While Obama might take Clinton flak for getting an old gangster’s endorsement, he’ll have to remind the Clintons that Jay-Z isn’t a thug, he’s the king of rap.
The Heart of the City tour featuring Jay-Z and Mary J. Blige plays Madison Square Garden Friday, May 6 and 7. All three shows are sold out.
‘Heart of the city’: guide to the Set List
* Opening Number: “Can’t Knock the Hustle” Mary and Jay tag-team the 1995 duet that helped launch his career.
* Mary’s Turn: She’s on her own for an hour-long set that includes classic tunes such as “You’re All I Need” and “I’m Going Down.”
* Jay’s Back – for just a second. He tosses a few fresh rhymes into “Real Love.”
* Her Big Finish: Mary knocks ’em dead with the heartwrenching “No More Drama” and “Not Gonna Cry.”
*Hova Takes Over: With a massive orchestra behind him, Jay-Z rocks hits from “American Gangster,” including “Roc Boys.” He moves on to smashes like “99 Problems” and “Dirt Off Your Shoulder.”

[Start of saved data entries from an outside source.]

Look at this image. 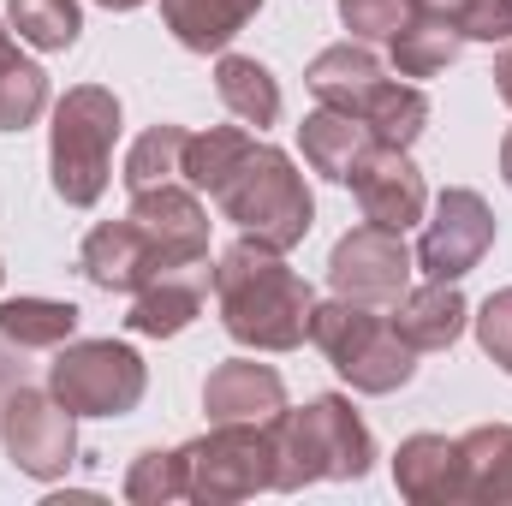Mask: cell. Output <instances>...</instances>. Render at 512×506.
<instances>
[{
    "label": "cell",
    "instance_id": "6da1fadb",
    "mask_svg": "<svg viewBox=\"0 0 512 506\" xmlns=\"http://www.w3.org/2000/svg\"><path fill=\"white\" fill-rule=\"evenodd\" d=\"M215 304H221V328L251 346V352H292L310 340V316H316V292L298 268H286V251L239 239L215 256Z\"/></svg>",
    "mask_w": 512,
    "mask_h": 506
},
{
    "label": "cell",
    "instance_id": "9c48e42d",
    "mask_svg": "<svg viewBox=\"0 0 512 506\" xmlns=\"http://www.w3.org/2000/svg\"><path fill=\"white\" fill-rule=\"evenodd\" d=\"M411 274H417V256L405 245V233L393 227H352L334 256H328V286L334 298H352V304H376L393 310L405 292H411Z\"/></svg>",
    "mask_w": 512,
    "mask_h": 506
},
{
    "label": "cell",
    "instance_id": "52a82bcc",
    "mask_svg": "<svg viewBox=\"0 0 512 506\" xmlns=\"http://www.w3.org/2000/svg\"><path fill=\"white\" fill-rule=\"evenodd\" d=\"M149 387L143 358L126 340H66L48 364V393L72 417H126Z\"/></svg>",
    "mask_w": 512,
    "mask_h": 506
},
{
    "label": "cell",
    "instance_id": "f546056e",
    "mask_svg": "<svg viewBox=\"0 0 512 506\" xmlns=\"http://www.w3.org/2000/svg\"><path fill=\"white\" fill-rule=\"evenodd\" d=\"M126 501H137V506L185 501V459H179V447H173V453L149 447V453H137V459H131V471H126Z\"/></svg>",
    "mask_w": 512,
    "mask_h": 506
},
{
    "label": "cell",
    "instance_id": "f1b7e54d",
    "mask_svg": "<svg viewBox=\"0 0 512 506\" xmlns=\"http://www.w3.org/2000/svg\"><path fill=\"white\" fill-rule=\"evenodd\" d=\"M48 114V72L30 66L18 48L0 60V131H24Z\"/></svg>",
    "mask_w": 512,
    "mask_h": 506
},
{
    "label": "cell",
    "instance_id": "ac0fdd59",
    "mask_svg": "<svg viewBox=\"0 0 512 506\" xmlns=\"http://www.w3.org/2000/svg\"><path fill=\"white\" fill-rule=\"evenodd\" d=\"M298 143H304L310 173H322V179H334V185H352V173H358L364 155L376 149V137L364 131L358 114H340V108H322V102H316V114H304Z\"/></svg>",
    "mask_w": 512,
    "mask_h": 506
},
{
    "label": "cell",
    "instance_id": "603a6c76",
    "mask_svg": "<svg viewBox=\"0 0 512 506\" xmlns=\"http://www.w3.org/2000/svg\"><path fill=\"white\" fill-rule=\"evenodd\" d=\"M215 96L227 102V114L239 120V126H274L280 120V84H274V72L251 60V54H221L215 60Z\"/></svg>",
    "mask_w": 512,
    "mask_h": 506
},
{
    "label": "cell",
    "instance_id": "ba28073f",
    "mask_svg": "<svg viewBox=\"0 0 512 506\" xmlns=\"http://www.w3.org/2000/svg\"><path fill=\"white\" fill-rule=\"evenodd\" d=\"M0 447L6 459L36 477V483H60L78 465V417L48 393V387H12L0 405Z\"/></svg>",
    "mask_w": 512,
    "mask_h": 506
},
{
    "label": "cell",
    "instance_id": "3957f363",
    "mask_svg": "<svg viewBox=\"0 0 512 506\" xmlns=\"http://www.w3.org/2000/svg\"><path fill=\"white\" fill-rule=\"evenodd\" d=\"M215 209H221L245 239H262V245H274V251L304 245V233H310V221H316V203H310L304 173L292 167L286 149H274V143H262V137L245 149V161L221 179Z\"/></svg>",
    "mask_w": 512,
    "mask_h": 506
},
{
    "label": "cell",
    "instance_id": "d6986e66",
    "mask_svg": "<svg viewBox=\"0 0 512 506\" xmlns=\"http://www.w3.org/2000/svg\"><path fill=\"white\" fill-rule=\"evenodd\" d=\"M382 78H387L382 60H376L364 42H334V48H322V54L310 60V72H304L310 96H316L322 108H340V114H358Z\"/></svg>",
    "mask_w": 512,
    "mask_h": 506
},
{
    "label": "cell",
    "instance_id": "7402d4cb",
    "mask_svg": "<svg viewBox=\"0 0 512 506\" xmlns=\"http://www.w3.org/2000/svg\"><path fill=\"white\" fill-rule=\"evenodd\" d=\"M459 459H465V501L512 506V423H477L471 435H459Z\"/></svg>",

* Jay’s Guests: Depending on who’s hanging backstage -and at the Garden, there’ll be plenty of folk in the wings – Jay calls on Kanye West, Memphis Bleek, Young Jeezy or Timbaland to help him out on “Can’t Tell Me Nothing” and “Good Life.”
* Mary J. and Jay – one more time: After “Song Cry,” the two come back for a final encore performance of “Heart of the City (Ain’t No Love,” complete with flashypyrotechnics.